*** DOCUMENT TEXT

Method: Genome-wide association analysis (GWAS) of 576.736 single nucleotide polymorphisms (SNPs) comparing 38 Caucasian MMD patients and 42 healthy controls was performed. Significant results with p<0.00005 were included in a combined analysis with HapMap CEU genotyping data
Results: The combined analysis of GWAS results and HapMap CEU genotyping data revealed strong association of 5 SNPs (rs7546890, rs716218, rs1030483, rs1340932, rs6044710) in or adjacent to 4 genes (F11R, MEIS2, CALB2, PCSK2) with p-values <0.00005. The strongest association was found for rs7546890, located in intron 1 of the F11R gene on Chromosome 1q21.2-q21.3, with a p value of 4.10E-14, OR 7.22, 95% CI 4.15-12.57.
Conclusions: GWAS of 576.736 SNPs in Caucasian MMD samples revealed 4 new candidate genes (F11R, MEIS2, CALB2, PCSK2) for the genesis of this disease. Strongest disease association was found for F11R. The literature suggests possible MMD-causing pathomechanisms related to F11R: activation of platelets and endothelial surfaces could lead to stenotic changes of vessels as seen in Moyamoya Disease. Further analysis of this gene might lead to a better understanding of the etiology of MMD, as well as differences between Asian and Caucasian disease forms. Such findings might have implications on diagnosis and treatment of Moyamoya Disease.

******
*** INPUT DATA

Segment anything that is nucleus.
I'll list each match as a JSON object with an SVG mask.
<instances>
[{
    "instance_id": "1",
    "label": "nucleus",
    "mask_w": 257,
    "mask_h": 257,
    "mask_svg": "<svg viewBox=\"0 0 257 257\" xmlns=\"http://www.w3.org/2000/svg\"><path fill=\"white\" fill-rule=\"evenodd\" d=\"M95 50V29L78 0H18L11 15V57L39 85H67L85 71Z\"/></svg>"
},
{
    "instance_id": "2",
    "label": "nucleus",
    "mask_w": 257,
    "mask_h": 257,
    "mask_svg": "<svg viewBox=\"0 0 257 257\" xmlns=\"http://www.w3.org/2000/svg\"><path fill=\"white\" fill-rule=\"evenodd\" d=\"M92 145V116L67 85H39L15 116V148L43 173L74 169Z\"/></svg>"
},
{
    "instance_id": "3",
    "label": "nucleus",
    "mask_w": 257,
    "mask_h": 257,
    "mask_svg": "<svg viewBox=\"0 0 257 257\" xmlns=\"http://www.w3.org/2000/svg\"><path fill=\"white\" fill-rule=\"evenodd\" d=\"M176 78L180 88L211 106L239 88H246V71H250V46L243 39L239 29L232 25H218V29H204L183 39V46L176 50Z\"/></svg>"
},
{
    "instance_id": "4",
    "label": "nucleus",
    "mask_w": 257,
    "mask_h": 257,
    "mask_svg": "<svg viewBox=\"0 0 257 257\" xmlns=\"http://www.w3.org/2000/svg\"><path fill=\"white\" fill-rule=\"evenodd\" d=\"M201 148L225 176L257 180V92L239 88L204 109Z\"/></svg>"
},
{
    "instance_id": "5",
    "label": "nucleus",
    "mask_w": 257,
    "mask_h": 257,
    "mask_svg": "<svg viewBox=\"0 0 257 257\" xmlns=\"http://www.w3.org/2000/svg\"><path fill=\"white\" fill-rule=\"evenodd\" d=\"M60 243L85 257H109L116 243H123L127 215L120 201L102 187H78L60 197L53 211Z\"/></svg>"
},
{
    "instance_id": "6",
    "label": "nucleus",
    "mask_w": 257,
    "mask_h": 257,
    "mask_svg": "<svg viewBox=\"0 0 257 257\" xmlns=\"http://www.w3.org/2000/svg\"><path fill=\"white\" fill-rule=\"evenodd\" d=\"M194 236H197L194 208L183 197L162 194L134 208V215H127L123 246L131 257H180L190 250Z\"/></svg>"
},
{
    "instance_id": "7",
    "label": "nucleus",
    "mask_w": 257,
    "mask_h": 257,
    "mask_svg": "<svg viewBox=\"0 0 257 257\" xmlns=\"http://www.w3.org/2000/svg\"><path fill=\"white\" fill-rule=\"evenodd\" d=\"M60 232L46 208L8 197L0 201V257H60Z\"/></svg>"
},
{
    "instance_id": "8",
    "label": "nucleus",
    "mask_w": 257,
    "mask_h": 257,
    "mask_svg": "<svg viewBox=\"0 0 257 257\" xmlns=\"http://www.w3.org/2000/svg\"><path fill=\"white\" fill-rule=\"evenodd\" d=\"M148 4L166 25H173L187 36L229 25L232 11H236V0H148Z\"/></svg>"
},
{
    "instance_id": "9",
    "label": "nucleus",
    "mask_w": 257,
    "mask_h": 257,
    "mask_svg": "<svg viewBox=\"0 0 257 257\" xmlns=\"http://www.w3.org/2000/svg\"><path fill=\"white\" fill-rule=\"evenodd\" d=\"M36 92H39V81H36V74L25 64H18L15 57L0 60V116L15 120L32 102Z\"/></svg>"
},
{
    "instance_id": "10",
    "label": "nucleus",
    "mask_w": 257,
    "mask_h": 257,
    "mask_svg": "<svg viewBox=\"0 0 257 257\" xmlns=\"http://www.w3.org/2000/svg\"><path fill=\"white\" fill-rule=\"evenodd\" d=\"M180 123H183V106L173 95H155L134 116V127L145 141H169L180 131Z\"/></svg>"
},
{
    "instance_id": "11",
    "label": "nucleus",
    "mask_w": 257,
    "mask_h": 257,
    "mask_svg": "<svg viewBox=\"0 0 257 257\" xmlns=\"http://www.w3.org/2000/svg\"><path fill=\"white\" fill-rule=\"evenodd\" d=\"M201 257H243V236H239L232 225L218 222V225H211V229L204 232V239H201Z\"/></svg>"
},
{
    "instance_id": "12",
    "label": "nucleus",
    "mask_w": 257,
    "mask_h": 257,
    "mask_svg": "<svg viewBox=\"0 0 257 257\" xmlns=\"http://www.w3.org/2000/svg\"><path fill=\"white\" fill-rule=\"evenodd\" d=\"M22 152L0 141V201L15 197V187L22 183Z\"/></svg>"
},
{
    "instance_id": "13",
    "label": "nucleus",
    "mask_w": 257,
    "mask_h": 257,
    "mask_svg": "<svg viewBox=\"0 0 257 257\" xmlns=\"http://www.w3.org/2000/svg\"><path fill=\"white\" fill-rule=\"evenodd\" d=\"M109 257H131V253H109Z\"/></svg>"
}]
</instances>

******

(TASK DETAILS):
Please turn the paragraph of the Moyamoya study summary that begins "Results: The combined analysis" into a short bulleted list that keeps its main facts. The stored data lines are material separate from the text above.

(SOLVED EXERCISE):
- The combined analysis of GWAS results and HapMap CEU genotyping data showed strong association (p < 0.00005) for 5 SNPs: rs7546890, rs716218, rs1030483, rs1340932, rs6044710.
- These SNPs lie in or next to 4 genes: F11R, MEIS2, CALB2, PCSK2.
- The strongest association was for rs7546890, in intron 1 of the F11R gene on Chromosome 1q21.2-q21.3 (p = 4.10E-14, OR 7.22, 95% CI 4.15-12.57).